Sections 926 and 412-13 of the proposed “Restoring American Financial Stability Act of 2010” would gut the current Rule 506 exemption by opening the door to greater SEC and state regulatory involvement in angel offerings:
• first, the rules would allow the SEC to designate certain securities offerings as not being “covered securities” under the 1933 Securities Act due to their small size (this would have the effect the effect of negating the Rule 506 exemptions from state blue sky laws and forcing companies to comply with differing requirements of individual states – e.g., filing and obtaining state review of a lengthy registration statement).
• second, they essentially force a company to wait 120 days after making a Regulation D filing with the SEC, because if the SEC fails to review the filing during the 120-period (which is left to the SEC’s discretion), the offering once again could fall out of the “covered securities” definition.
• third, the bill proposes to roughly double the net worth and income thresholds for accredited investors, meaning that fewer angel investments would qualify for the private placement exemption from SEC registration.
Needless to say, these requirements, if enacted into law, could have a huge impact on the flow of angel funds to cash-starved startups, disqualifying many transactions from favorable securities treatment and vastly increasing transaction time and costs (including legal fees). They could drive a stake through America’s still-beating entrepreneurial heart.
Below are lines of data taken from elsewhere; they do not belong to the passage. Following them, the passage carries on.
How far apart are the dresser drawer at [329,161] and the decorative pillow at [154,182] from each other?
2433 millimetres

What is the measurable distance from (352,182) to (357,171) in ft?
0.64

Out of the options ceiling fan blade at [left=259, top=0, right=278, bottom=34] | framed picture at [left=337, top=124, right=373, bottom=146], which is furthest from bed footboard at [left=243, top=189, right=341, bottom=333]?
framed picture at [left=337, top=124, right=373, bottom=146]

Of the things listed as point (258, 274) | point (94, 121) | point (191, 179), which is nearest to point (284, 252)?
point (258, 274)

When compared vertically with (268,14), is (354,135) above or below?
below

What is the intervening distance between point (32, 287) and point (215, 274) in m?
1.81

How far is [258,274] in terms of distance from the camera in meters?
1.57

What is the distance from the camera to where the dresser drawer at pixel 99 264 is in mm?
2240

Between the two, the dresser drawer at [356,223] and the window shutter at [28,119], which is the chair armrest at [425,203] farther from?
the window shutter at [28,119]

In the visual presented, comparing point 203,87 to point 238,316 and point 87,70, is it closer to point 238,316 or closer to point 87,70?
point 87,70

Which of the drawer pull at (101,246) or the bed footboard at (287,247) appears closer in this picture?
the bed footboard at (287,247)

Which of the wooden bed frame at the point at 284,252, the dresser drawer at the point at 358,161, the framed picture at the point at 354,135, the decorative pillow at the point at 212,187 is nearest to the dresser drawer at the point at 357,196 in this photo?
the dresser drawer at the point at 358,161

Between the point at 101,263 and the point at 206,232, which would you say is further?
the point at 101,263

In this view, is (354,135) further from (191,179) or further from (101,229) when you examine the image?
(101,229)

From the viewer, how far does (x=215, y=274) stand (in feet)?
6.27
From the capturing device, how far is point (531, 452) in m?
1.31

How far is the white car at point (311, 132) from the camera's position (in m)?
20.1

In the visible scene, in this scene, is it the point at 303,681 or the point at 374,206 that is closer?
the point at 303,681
No one has a clear idea exactly how these provisions got into the financial reform bill, the ostensible purpose of which is to address the root causes of the financial collapse of 2008. While these causes are undoubtedly complex, I can safely say that angels run amok is not among them. From conversations with Senator Dodd’s staff, the best that inquirers have been able to discern is that the provisions were intended to deal with Bernie Madoff-type situations and hedge fund abuses. No one appears to have seriously considered the implications for angel investors and startups. Of course, this is an expected problem when, in the name of reform-at-any-cost, you ram through sweeping regulatory overhauls whose drafts consume legions of trees and no has the time to peruse in depth.
Fortunately, the entrepreneurial and angel community, especially the Angel Capital Association, was very much on the ball here, and, as we speak, their representatives are working with Senator Dodd and Senator Richard Shelby (R-Ala.) to make fixes. Hopefully we will have some good news to report on this blog soon. If access to angel funds is choked off, financial reform may turn out to be the “Jobs Prevention Act of 2010,” and we’re going to be enjoying 9.7% unemployment (or higher) for some time to come.
With a report released today showing unemployment in Philadelphia now at 11.4%, one thing we DON’T need is government guarding millionaire angels – from themselves.